Fitness Friday: A simple, free & legal performance enhancer
There is a powerful performance enhancer you have free access to right now, and most people aren’t using it.
It is your self-talk. The way you talk to yourself in your head while exercising or playing sports can drastically impact your performance.
I have used this myself and with clients; the results are consistent. Performance increases when your self-talk is encouraging, motivating you to push forward. It shifts the mind’s focus from limits like how tired you are, the discomfort you feel, etc., to your ability and capacity.
To execute this, pick an encouraging mantra you can focus on and repeat it in your mind: “I got this,” “I am full of energy,” “this is easy,” “I’m a badass” - use whatever encourages you.
Having a standard mantra you can lean on can be great, but what works best in the moment might be different, so adapt and adjust when needed.
✅ Action Step: The next time you are exercising, use this and see how it makes you feel.
Note: if you have kids, this is an amazing thing to teach them as well.
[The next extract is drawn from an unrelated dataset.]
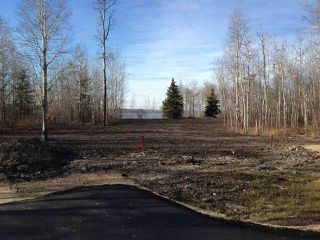 Photo 4: 406 Duncan Road: Rural Barrhead County Rural Land/Vacant Lot for sale : MLS®# E4154945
Swap Judgment for Curiosity
It’s easy for our brains to jump to conclusions about other people, the world, and ourselves. But judgment shuts the door on understanding, while curiosity opens it. When you ask, “What’s really going on here?”, you shift from assuming to exploring ,and that can completely change the way you feel and respond.
Why curiosity helps:
🧠 It slows reaction time. Questions create a pause before automatic judgment takes over. If judgment is a habit, you can pause and ask, “What’s really going on here?” or “What else could be true?” once you notice that you auto-judged.
🌱 It invites empathy. Curiosity encourages you to see from another perspective. Seeing from other perspectives helps to foster connection and growth, both important factors in our well-being.
🔄 It helps you learn. Instead of reinforcing old stories, you uncover new possibilities. For example, ideas you learned as a child may no longer serve you as an adult. Curiosity will help you break those old patterns.
💛 It softens self-talk. You can be curious about your own patterns without self-blame.
✅ Action Step: This week, when you catch yourself judging (someone else or yourself), pause and ask: “What else could be true?” Notice how your perspective changes when you replace certainty with curiosity.

Today’s Mental and Emotional Workout:
In today’s Inner Reps, you will strengthen your ability to tap into self-compassion, gratitude, and to be mindful.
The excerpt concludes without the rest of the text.